Drawn from the Royal Library's collection of South Asian books and manuscripts

CAT. NO. 9

Poetry in a garden by La'l, calligraphy by Muhammad Husayn Kashmiri

Mughal, <i>c.</i>1600

Folio from an early Mughal album (see cat. no. 3) | A composite page: ink, watercolour and opaque watercolour, including gold metallic paint, on plain, dyed and marbled papers; set into margins of gold metallic paint on light blue paper | 37.1 × 24.0 cm (folio); 24.7 × 13.4 cm (panel) | RCIN 1005047

This scene takes place in an enclosed formal garden. A young prince reads aloud to his two companions as he casually reclines under a beautifully embroidered silk awning. There is poetry, wine, music and conversation – the essential components of a convivial majlis (‘assembly’) as referred to in the first couplet of the text arranged above and below the painting.

The painter of this image was La'l, a senior master in the studio of the Emperor Akbar, much of whose work follows earlier Iranian pictorial conventions. The octagonal pool is depicted from an elevated view and one of the younger companions lifts his finger up to his mouth in a gesture traditionally used in Iranian painting to denote an emotional reaction.
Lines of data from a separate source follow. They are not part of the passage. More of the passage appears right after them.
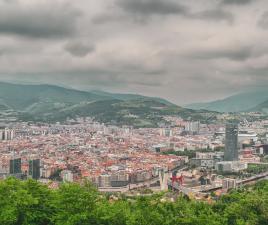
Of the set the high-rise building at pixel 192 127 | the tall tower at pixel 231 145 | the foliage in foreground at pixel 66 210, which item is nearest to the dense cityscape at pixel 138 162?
the tall tower at pixel 231 145

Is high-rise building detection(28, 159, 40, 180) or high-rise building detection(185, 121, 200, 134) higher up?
high-rise building detection(185, 121, 200, 134)

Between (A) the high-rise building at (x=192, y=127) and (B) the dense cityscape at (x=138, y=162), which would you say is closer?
(B) the dense cityscape at (x=138, y=162)

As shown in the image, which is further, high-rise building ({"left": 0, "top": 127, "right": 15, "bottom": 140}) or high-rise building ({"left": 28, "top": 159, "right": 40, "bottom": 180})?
high-rise building ({"left": 0, "top": 127, "right": 15, "bottom": 140})

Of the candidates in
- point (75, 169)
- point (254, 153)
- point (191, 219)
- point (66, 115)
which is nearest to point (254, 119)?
point (66, 115)

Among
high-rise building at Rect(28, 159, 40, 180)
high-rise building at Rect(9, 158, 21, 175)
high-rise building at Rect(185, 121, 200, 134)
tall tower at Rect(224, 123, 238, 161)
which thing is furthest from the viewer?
high-rise building at Rect(185, 121, 200, 134)

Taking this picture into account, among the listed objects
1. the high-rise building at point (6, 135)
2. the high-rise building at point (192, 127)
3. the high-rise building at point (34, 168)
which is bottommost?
the high-rise building at point (34, 168)

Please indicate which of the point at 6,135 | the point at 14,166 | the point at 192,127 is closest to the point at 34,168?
the point at 14,166

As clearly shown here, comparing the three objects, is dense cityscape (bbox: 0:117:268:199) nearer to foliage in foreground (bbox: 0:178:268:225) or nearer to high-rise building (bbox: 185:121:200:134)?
foliage in foreground (bbox: 0:178:268:225)

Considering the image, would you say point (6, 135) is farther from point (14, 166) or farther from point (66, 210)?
point (66, 210)

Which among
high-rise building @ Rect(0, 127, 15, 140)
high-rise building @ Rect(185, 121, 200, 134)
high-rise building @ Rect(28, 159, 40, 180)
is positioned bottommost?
high-rise building @ Rect(28, 159, 40, 180)

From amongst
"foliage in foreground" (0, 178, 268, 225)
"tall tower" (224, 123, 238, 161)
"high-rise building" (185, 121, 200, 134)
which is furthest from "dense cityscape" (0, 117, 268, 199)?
"high-rise building" (185, 121, 200, 134)

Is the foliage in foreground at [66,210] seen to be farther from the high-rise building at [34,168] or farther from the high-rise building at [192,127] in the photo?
the high-rise building at [192,127]

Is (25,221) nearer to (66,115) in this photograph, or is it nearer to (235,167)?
(235,167)
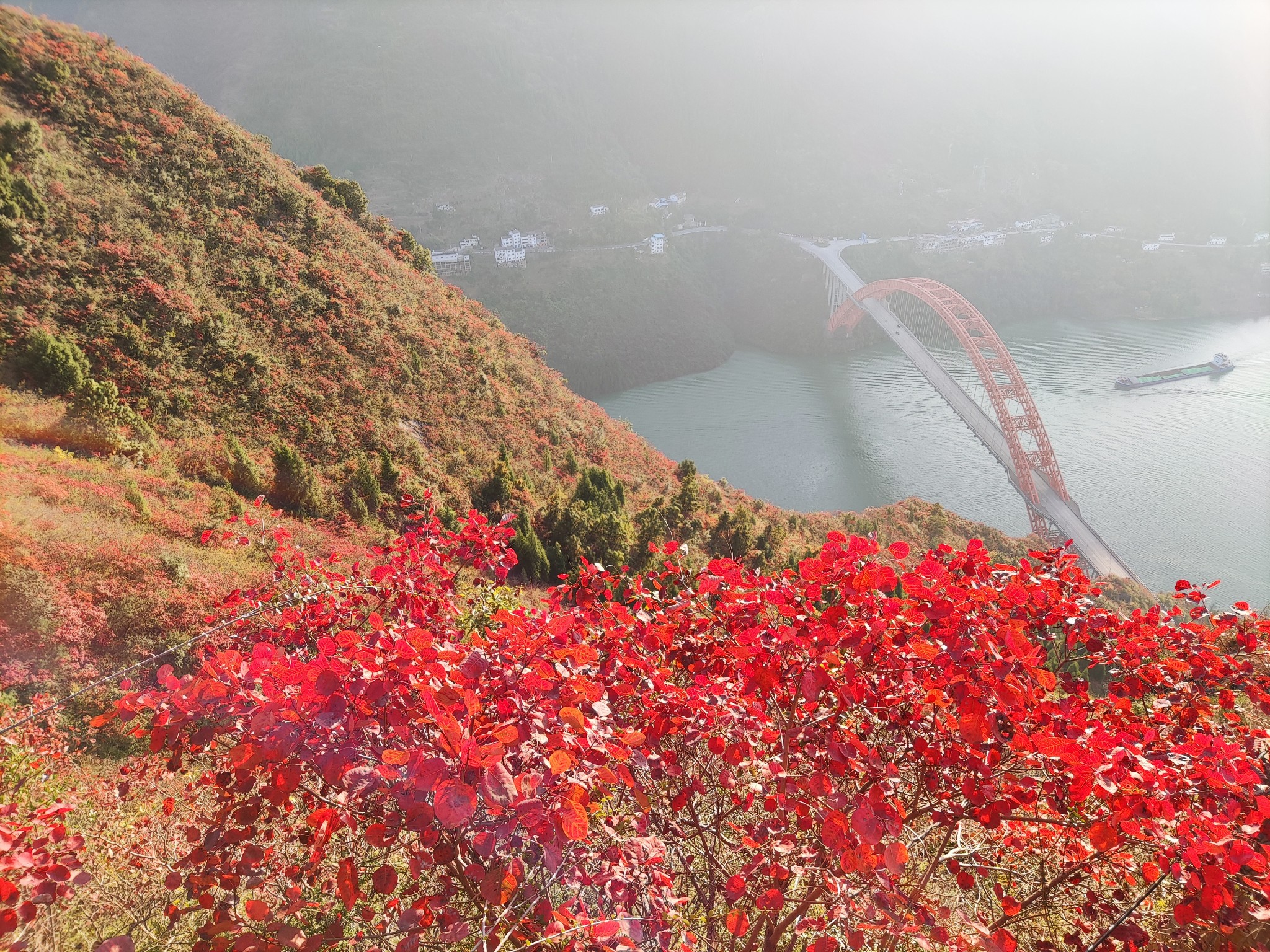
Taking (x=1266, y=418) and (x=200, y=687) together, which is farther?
(x=1266, y=418)

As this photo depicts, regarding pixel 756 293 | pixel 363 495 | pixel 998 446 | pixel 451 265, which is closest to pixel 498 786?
pixel 363 495

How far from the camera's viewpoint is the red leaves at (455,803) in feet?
3.71

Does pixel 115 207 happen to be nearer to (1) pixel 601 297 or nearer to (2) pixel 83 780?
(2) pixel 83 780

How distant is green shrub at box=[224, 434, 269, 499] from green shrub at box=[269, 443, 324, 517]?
0.16 m

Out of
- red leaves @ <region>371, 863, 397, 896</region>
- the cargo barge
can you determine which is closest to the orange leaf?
red leaves @ <region>371, 863, 397, 896</region>

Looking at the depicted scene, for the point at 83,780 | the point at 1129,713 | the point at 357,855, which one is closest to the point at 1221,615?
the point at 1129,713

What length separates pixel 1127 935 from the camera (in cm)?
178

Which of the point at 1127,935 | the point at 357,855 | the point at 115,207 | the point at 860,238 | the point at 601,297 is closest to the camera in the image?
the point at 1127,935

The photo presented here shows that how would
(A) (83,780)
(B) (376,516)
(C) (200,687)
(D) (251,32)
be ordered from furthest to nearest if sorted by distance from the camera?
1. (D) (251,32)
2. (B) (376,516)
3. (A) (83,780)
4. (C) (200,687)

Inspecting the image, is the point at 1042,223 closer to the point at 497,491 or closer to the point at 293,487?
the point at 497,491

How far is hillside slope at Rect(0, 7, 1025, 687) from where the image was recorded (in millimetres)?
5461

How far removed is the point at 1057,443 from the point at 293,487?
992 inches

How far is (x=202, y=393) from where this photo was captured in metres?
8.70

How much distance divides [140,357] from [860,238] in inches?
1920
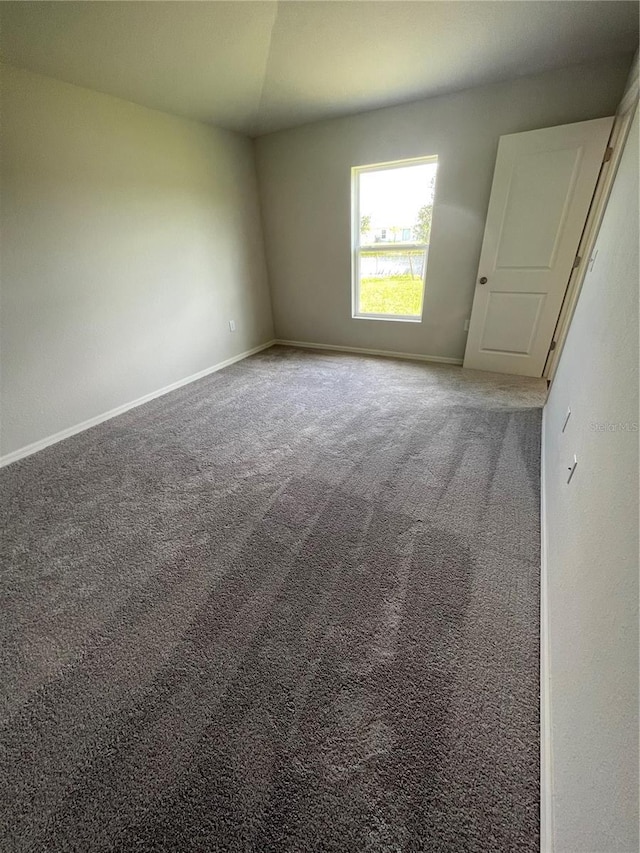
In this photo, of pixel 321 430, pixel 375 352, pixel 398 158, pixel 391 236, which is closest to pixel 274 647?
pixel 321 430

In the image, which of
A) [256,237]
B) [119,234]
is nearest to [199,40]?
[119,234]

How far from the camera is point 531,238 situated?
9.41ft

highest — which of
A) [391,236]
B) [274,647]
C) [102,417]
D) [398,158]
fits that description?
[398,158]

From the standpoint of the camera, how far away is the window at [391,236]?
10.8 feet

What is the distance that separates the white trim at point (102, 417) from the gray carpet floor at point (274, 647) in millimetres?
122

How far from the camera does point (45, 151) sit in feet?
7.27

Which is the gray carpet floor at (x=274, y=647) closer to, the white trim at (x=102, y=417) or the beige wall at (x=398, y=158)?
the white trim at (x=102, y=417)

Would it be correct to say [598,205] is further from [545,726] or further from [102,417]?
[102,417]

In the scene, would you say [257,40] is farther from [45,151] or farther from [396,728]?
[396,728]

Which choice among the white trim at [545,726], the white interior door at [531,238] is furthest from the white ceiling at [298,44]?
the white trim at [545,726]

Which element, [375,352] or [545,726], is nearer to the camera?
[545,726]

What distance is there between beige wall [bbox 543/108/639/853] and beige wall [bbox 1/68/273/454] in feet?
10.5

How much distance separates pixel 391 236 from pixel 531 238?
1.34 m

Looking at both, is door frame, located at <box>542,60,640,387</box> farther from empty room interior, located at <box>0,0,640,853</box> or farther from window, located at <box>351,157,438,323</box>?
Answer: window, located at <box>351,157,438,323</box>
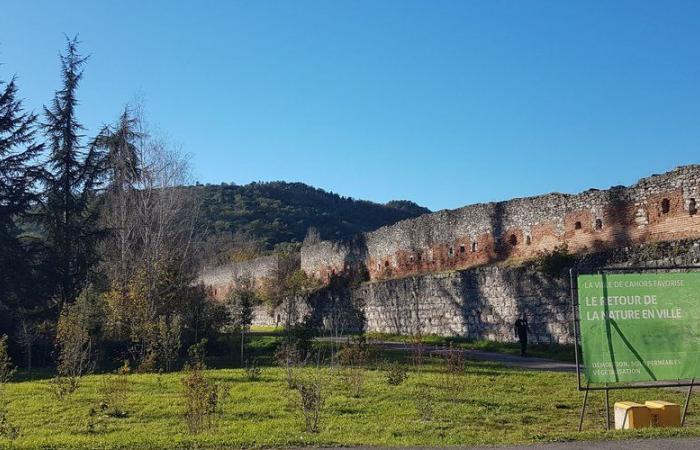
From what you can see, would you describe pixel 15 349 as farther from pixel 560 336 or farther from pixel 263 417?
pixel 560 336

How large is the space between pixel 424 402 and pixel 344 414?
4.58ft

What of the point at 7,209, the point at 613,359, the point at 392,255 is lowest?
the point at 613,359

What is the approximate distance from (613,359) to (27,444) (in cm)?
720

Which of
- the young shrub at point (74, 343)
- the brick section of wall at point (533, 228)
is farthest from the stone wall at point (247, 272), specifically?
the young shrub at point (74, 343)

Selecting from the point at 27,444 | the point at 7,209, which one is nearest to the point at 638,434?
the point at 27,444

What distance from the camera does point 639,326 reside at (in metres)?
8.08

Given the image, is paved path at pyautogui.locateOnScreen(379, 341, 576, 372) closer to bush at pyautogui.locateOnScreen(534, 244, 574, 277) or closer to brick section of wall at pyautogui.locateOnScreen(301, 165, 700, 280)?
bush at pyautogui.locateOnScreen(534, 244, 574, 277)

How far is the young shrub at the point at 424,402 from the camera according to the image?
30.0 ft

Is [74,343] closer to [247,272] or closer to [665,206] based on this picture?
[665,206]

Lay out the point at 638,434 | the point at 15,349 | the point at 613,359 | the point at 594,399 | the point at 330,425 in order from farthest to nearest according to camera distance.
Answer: the point at 15,349, the point at 594,399, the point at 330,425, the point at 613,359, the point at 638,434

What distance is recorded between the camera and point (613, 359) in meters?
7.98

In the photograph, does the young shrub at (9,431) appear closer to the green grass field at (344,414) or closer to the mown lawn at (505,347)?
the green grass field at (344,414)

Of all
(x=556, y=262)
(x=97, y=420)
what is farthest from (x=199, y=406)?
(x=556, y=262)

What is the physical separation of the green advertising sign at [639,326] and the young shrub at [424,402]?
2425 mm
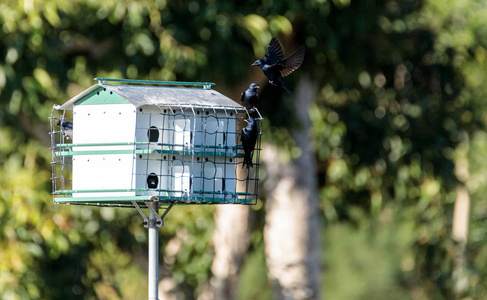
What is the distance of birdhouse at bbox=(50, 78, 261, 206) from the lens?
6.35 m

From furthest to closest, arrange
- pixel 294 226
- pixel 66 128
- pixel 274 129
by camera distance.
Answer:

The youths correspond in visual terms to the ideal of the ‘moon-faced’ youths of Persian poetry with narrow eyes,[29] yet their dress places them firmly in an Akbari temporal sphere. The second poem includes a couplet[30] that appropriately compares the addressee to Joseph, celebrated in Persian literature as the archetype of young, radiant beauty. 


  • ustad la'l / master La'

  • [29] For the moon-faced beauty, a trope probably derived from late Buddhist sculpture, see Melikian-Chirvani 1990.

    [30] The couplet translates as ‘the moment you enter the school, all the children / Can recite nothing other than the Chapter of Joseph’ (translation by Assadullah Souren Melikian-Chirvani).